Sir Bob Jones
nopunchespulled.com

Reading 3 months of newspapers over several days to ascertain what’s happened in my absence, I noticed a phenomenon one might otherwise overlook.

That is the ridiculous spread of the pre-fix “award winning.” These days it seems to apply to virtually everyone and every activity thus through its excessive use, it’s now meaningless.

Up until recent years it was the domain of journalists. Journalism is rightly a low-paid career, particularly with the dying print media, and notably newspapers. So presumably as is a sap for poor monetary rewards and ignominy, in place is delivered the dubious and devalued bauble of nonsensical awards. Seemingly every journalist is a winner.

If you think that’s an exaggeration, consider this.

On the 28th May The New Zealand Herald published a full page, small type (of necessity given the sheer number of recipients) of this year’s journalists’ awards. In total there were circa 300 “winners”.

■ Extracted material:
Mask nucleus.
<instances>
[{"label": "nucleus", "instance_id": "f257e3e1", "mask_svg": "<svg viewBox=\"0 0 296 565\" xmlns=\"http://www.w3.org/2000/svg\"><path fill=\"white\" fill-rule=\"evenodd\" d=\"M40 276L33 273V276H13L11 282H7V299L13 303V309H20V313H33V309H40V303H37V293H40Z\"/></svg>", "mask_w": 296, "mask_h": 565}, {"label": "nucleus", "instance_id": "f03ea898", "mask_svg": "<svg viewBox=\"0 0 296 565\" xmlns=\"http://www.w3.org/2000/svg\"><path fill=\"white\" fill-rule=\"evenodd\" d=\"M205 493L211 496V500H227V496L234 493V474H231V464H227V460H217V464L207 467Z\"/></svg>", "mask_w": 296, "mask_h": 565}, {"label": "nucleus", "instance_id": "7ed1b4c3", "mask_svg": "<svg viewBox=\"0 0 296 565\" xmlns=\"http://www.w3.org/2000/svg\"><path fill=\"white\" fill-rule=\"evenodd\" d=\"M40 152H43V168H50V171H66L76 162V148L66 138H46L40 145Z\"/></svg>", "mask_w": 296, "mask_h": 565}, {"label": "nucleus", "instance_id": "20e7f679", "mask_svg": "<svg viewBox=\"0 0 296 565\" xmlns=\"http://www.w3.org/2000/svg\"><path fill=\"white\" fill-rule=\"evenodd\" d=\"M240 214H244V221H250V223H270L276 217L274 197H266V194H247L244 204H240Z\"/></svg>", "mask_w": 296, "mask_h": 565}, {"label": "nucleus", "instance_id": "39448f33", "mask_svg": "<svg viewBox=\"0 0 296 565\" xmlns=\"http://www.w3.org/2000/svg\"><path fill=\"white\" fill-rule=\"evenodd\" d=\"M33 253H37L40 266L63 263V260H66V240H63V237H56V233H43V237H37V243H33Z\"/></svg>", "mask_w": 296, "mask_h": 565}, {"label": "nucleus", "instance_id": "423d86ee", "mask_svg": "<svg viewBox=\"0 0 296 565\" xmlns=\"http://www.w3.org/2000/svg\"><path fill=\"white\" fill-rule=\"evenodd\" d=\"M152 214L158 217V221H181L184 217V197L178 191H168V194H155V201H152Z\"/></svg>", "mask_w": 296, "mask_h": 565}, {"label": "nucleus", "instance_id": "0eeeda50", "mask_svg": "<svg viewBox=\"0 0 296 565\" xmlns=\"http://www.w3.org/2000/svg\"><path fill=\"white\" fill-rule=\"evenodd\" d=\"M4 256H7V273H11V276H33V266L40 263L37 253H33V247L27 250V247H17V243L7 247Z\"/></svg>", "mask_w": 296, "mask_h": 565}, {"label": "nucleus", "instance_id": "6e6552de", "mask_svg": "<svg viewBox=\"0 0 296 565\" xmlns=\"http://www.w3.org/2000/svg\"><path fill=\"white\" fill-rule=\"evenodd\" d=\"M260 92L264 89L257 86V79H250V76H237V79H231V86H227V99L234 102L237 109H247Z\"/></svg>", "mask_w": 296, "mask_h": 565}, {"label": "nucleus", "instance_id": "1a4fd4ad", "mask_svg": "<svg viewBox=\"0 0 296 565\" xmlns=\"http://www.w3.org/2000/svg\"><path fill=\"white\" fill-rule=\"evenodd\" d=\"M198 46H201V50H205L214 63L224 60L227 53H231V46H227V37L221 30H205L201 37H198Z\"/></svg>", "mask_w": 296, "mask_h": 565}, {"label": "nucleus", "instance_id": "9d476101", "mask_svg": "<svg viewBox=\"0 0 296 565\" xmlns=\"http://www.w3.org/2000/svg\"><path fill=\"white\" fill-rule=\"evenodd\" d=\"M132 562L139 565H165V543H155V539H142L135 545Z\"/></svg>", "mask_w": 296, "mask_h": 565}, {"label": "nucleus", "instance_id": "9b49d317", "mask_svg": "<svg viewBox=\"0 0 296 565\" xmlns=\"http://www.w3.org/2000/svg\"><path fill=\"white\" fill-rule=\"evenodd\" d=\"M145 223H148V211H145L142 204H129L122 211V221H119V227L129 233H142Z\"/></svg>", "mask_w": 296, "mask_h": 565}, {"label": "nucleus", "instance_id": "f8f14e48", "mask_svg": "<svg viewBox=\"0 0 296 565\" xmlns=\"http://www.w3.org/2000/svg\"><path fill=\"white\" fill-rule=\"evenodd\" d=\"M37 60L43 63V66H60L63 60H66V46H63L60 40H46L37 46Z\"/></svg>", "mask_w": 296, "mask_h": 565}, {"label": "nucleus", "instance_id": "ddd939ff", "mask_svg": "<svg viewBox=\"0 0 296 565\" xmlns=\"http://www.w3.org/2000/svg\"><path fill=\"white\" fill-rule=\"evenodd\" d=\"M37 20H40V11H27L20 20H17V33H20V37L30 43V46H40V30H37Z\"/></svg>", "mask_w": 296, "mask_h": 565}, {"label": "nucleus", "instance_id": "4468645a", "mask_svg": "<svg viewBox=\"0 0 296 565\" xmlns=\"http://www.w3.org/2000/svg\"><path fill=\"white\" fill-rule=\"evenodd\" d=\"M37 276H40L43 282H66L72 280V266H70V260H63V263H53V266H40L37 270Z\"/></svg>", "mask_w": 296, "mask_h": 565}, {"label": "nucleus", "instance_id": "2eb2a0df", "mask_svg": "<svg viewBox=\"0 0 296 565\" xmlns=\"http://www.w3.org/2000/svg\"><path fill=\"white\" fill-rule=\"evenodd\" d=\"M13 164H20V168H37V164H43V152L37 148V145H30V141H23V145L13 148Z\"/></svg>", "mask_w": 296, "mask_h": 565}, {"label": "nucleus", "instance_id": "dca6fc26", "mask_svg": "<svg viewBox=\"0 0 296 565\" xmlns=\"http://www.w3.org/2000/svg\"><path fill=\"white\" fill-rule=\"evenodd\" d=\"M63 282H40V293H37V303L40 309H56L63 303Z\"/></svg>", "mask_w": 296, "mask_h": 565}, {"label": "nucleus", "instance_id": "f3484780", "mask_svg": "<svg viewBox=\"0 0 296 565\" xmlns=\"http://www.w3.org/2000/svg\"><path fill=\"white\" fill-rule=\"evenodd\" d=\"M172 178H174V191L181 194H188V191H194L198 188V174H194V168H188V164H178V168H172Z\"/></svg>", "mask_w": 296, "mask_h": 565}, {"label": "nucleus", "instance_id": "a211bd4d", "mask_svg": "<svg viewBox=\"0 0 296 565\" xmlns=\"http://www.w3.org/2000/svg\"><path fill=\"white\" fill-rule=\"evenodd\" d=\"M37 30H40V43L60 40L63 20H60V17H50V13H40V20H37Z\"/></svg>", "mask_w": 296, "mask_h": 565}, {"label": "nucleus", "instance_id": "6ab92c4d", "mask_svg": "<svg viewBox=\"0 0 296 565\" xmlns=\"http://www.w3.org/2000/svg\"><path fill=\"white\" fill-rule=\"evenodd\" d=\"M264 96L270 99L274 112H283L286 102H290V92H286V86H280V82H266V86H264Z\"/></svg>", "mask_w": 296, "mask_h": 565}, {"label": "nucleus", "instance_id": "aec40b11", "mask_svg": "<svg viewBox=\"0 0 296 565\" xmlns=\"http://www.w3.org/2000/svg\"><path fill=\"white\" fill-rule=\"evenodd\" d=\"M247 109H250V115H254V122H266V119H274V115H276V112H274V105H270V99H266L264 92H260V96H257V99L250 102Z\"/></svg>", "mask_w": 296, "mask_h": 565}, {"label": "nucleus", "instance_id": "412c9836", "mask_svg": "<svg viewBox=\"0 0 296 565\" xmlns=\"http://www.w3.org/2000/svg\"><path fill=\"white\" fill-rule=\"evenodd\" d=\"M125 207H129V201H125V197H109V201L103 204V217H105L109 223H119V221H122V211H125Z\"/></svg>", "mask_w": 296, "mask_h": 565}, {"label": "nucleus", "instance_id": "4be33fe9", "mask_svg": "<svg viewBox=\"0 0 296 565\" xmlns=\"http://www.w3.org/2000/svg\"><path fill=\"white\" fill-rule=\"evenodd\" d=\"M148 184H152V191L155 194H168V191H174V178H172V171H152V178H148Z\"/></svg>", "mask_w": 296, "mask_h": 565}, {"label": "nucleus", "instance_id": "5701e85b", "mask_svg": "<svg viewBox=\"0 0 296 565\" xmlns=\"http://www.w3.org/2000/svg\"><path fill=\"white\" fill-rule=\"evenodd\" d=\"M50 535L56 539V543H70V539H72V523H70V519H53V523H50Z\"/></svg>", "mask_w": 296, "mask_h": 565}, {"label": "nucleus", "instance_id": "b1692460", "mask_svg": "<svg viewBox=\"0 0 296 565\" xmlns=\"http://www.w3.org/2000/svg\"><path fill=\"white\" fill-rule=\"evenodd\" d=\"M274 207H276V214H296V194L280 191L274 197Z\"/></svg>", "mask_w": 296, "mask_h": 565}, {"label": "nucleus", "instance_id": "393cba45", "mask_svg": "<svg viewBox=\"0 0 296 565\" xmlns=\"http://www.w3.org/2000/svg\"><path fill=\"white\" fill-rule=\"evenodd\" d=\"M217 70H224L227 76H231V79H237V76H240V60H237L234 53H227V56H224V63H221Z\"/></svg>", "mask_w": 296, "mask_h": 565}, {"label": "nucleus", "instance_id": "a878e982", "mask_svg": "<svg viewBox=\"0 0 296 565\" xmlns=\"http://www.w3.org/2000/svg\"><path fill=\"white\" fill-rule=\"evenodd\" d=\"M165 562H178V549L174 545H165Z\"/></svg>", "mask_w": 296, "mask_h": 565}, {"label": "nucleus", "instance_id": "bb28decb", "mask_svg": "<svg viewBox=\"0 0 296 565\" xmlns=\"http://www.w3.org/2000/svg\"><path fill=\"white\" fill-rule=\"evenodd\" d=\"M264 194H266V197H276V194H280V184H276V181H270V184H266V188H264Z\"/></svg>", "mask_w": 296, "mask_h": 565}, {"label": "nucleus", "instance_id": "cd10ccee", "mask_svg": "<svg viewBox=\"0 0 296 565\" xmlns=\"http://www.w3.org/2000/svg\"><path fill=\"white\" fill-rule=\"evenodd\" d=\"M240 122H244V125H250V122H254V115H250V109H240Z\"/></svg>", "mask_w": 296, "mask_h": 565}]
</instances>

...

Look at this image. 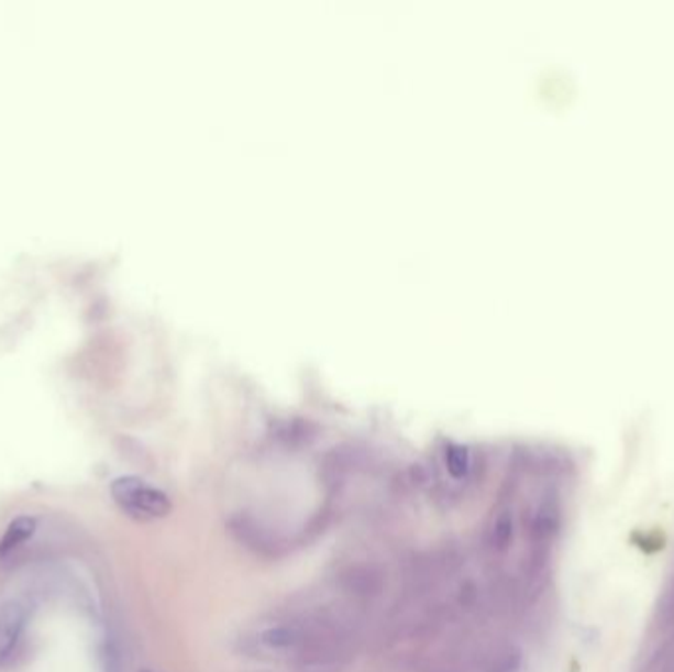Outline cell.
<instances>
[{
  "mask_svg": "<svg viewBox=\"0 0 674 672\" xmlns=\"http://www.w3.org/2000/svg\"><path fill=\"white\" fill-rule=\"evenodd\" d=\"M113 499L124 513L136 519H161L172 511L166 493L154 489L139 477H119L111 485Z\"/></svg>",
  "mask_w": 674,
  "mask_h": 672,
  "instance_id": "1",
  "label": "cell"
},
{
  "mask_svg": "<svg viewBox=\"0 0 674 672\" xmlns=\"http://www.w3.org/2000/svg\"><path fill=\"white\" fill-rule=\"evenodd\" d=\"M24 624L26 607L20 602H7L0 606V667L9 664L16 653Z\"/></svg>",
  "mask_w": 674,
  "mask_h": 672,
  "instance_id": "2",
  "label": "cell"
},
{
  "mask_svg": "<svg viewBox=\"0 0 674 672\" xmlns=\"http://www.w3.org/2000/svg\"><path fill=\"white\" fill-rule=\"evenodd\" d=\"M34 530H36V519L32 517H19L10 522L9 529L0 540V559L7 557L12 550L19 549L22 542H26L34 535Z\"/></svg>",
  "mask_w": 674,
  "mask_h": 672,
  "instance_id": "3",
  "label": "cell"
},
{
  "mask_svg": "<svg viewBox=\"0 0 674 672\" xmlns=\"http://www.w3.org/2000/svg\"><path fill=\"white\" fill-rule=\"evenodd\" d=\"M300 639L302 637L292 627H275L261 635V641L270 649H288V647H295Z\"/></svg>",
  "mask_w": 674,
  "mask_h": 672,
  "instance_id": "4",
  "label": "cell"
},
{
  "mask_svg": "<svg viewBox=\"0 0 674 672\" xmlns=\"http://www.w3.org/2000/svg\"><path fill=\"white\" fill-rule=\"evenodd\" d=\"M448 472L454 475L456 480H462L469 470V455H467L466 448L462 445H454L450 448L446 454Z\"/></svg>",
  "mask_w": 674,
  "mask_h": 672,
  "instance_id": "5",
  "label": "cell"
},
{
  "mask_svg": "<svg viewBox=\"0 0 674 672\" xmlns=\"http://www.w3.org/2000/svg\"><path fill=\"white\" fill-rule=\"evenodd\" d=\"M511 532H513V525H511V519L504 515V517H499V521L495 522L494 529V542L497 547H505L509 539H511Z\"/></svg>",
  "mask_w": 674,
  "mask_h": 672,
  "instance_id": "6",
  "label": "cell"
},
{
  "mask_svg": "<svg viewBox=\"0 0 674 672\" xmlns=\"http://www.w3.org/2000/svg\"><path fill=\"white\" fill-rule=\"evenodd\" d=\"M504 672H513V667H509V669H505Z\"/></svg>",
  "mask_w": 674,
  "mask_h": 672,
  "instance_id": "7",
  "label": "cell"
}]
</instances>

■ Exercise set:
a - According to the column, why has the label "award winning" become meaningless? Answer in one to three sentences.
b - In the column, about how many "winners" were listed in this year's journalists' awards published by The New Zealand Herald?
c - Reproduce the part of the column that starts at "That is the" and ends at "it’s now meaningless.".

■ Responses to the exercise:
a - The column says the label is now meaningless because it is used so much. These days it seems to apply to virtually everyone and every activity.

b - About 300 winners.

c -
That is the ridiculous spread of the pre-fix “award winning.” These days it seems to apply to virtually everyone and every activity thus through its excessive use, it’s now meaningless.